PARENTING

Is Your Teen Sleep Deprived?

More than two-thirds of high school students in the U.S. are failing to get the sufficient sleep on school nights, according to a recent study from the Centers for Disease Control and Prevention (CDC).

“The American Academy of Sleep Medicine (AASM) recommends that teens should sleep eight to 10 hours per night on a regular basis to promote optimal health,” explains Virginia Skiba, M.D., a sleep specialist with the Henry Ford Health System. Insufficient sleep can have a negative impact on their grades, athletic performance and mental and physical well-being, including depression and anxiety issues and drug and alcohol use.

It’s a safety issue, as well. Motor vehicle crashes are a leading cause of teen deaths in the U.S. In a recent survey, more than half of teens admitted to having driven when feeling too tired and nearly one in 10 teens reported having fallen asleep at the wheel.

A typical high school student is biologically wired to fall asleep around 11 p.m. Many high schools in Michigan start school as early as 7 a.m. – long before a teen’s natural wake time. The AASM advocates a later middle school and high school start time of 8:30 a.m. or later.

Tips for a Good Night’s Sleep

Teenagers’ sleep-wake cycles are biologically determined – they are programmed to stay up late at night and sleep later in the morning. Most teens are instinctively night owls. Falling asleep is often a challenge, but there are things teens can do that may help them get a good night’s sleep.

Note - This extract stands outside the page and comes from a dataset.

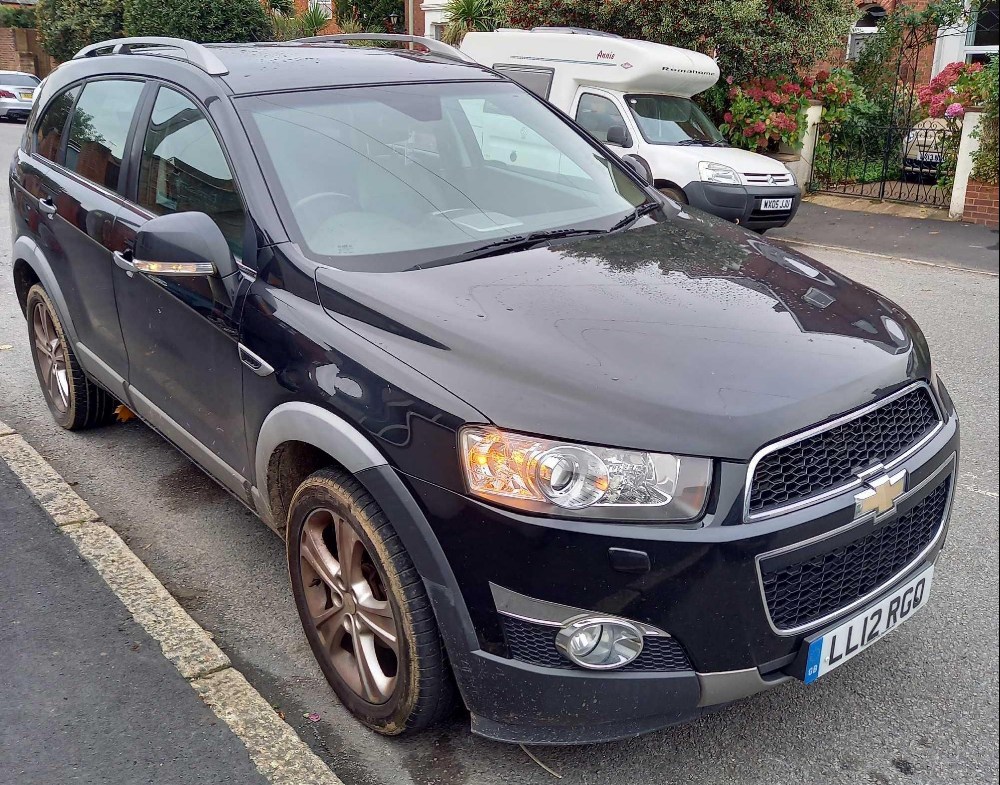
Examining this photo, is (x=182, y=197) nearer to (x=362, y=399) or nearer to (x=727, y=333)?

Here are some tips from Dr. Skiba, which apply not only to teens but are great advice for anyone who is struggling with feeling sleep deprived:

  • First and foremost, make sleep a priority. In our busy society, too often making time for sleep is last on the list.
  • Maintain a consistent bedtime and wake time that allows at least eight hours of nightly sleep, including on weekends and vacation.
  • Keep the bedroom quiet and dark. Keep the TV, computer, phone and video game system out of the bedroom.
  • Set a technology curfew, turn off all devices one hour before bedtime.
  • Engage in quiet activities before bed, like reading, journaling or yoga, and establish a relaxing bedtime ritual.